Particle Size Distribution via In-Depth Optical Analysis
Design of a vision-based optical sensor integrated into a CPTu geotechnical probe (2018).
Funding: UAI-2030 — CORFO Technology Transfer (2018)
Principal Director: Ricardo Moffat, Universidad Adolfo Ibáñez
Role: Co-director & Researcher
Context
Cone Penetration Tests (CPTu) are standard geotechnical site investigation tools that measure soil stress and pore water pressure by pushing a cylindrical probe into the ground up to 30 meters or more. While CPTu probes yield continuous profiles of stress and deformation parameters, they cannot directly provide the particle size distribution (PSD) of the soil — information that is equally critical for structural design, erosion analysis, and soil liquefaction assessment.

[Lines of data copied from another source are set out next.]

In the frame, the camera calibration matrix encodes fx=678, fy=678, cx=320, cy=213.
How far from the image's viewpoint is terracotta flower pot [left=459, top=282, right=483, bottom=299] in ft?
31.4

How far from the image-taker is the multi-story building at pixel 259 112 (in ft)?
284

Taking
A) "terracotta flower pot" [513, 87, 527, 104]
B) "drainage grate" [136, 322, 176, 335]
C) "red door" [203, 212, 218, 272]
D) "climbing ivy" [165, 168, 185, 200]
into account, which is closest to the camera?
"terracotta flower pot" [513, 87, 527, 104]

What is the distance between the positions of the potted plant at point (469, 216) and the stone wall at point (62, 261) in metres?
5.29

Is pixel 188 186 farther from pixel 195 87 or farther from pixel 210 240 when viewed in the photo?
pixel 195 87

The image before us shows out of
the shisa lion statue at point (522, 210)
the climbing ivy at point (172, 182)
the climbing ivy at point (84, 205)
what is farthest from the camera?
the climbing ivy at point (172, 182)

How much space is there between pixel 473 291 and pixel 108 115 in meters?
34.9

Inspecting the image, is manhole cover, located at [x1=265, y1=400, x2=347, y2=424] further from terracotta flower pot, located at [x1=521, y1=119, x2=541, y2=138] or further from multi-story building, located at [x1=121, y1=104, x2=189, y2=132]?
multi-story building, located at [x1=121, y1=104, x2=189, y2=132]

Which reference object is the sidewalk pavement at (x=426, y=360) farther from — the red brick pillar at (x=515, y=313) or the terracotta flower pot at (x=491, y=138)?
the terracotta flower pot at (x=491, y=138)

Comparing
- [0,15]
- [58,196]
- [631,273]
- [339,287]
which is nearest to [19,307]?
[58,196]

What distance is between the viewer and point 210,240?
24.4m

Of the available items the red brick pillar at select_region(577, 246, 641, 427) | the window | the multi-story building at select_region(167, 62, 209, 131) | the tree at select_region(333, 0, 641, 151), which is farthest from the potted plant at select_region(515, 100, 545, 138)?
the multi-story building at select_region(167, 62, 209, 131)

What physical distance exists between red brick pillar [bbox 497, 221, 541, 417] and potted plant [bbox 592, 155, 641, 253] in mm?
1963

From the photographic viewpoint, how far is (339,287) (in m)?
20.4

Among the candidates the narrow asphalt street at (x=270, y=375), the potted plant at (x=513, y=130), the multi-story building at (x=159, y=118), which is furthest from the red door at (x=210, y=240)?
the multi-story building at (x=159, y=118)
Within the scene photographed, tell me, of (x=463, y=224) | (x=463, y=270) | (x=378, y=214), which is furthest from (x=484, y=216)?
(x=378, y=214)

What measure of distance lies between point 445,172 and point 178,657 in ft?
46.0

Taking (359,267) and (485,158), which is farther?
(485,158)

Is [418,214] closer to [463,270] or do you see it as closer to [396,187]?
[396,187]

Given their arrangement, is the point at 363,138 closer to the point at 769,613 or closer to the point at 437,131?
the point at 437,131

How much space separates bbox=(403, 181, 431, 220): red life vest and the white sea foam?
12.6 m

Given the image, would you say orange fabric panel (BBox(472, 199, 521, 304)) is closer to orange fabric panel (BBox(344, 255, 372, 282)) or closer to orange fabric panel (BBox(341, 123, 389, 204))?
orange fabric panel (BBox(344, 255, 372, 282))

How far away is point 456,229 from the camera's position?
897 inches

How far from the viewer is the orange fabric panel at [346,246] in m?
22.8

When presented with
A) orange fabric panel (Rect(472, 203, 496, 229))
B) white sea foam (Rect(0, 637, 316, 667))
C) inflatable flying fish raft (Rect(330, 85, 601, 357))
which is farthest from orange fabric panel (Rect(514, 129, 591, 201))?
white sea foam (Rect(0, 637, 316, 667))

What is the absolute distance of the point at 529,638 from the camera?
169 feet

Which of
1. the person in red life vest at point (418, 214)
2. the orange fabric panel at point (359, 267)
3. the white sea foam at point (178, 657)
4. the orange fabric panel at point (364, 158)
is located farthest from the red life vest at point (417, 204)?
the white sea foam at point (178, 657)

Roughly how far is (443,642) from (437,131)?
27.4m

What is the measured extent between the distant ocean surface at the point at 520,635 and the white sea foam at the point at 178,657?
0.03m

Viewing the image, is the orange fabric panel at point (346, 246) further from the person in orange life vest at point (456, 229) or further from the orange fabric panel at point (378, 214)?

Today, PSD determination requires additional boreholes to extract physical soil samples, which are then transported to a laboratory for conventional granulometric analysis (sieve and hydrometer tests). This adds significant time and cost to every geotechnical investigation, and makes real-time in-situ characterization impossible.
Proposed Solution
This project proposes integrating a computer-vision-based optical sensor directly into a CPTu probe, capable of capturing digital images of soil particles at successive depths and computing the granulometric curve in situ — eliminating the need for separate sampling campaigns.
Key Technical Challenges
Embedding a camera inside a CPTu probe introduces three simultaneous constraints that make this a genuinely hard engineering problem:
- Mechanical robustness: the probe tip must withstand tangential forces of up to 22 tons at depth, requiring a high-strength transparent window or glass cone geometry
- Illumination in a closed environment: no external light is available underground; a compact internal illumination system must project uniform light onto the particle sample within a dark chamber
- High-precision imaging at microscale: soil particles of interest range from 75 μm to 2 mm, demanding a high-definition CCD sensor with precise focus at very short working distances and in confined geometry
Approach
Phase 1 — Laboratory optical characterization
A dark-chamber prototype with an internal RGB LED array (digitally controlled via microcontroller for both intensity and color) is used to study how light at different wavelengths interacts with soil minerals. It is well established that incident light on minerals produces a wavelength-dependent reflectance response. The hypothesis is that pixel intensity captured by an infrared-filter-free CCD sensor across a broader spectral range can discriminate particle types and sizes more effectively than conventional white-light imaging.
Experiments are conducted on soil samples of known particle size (75 μm to 2 mm) to build a model linking spectral response to granulometric properties. This model is then integrated into a robust segmentation pipeline.
Phase 2 — Probe integration
The validated optical system is embedded into a CPTu-compliant probe following ASTM D5778 specifications, building on the VisCPT framework as a reference design. The system must capture usable particle images continuously as the probe advances through soil layers.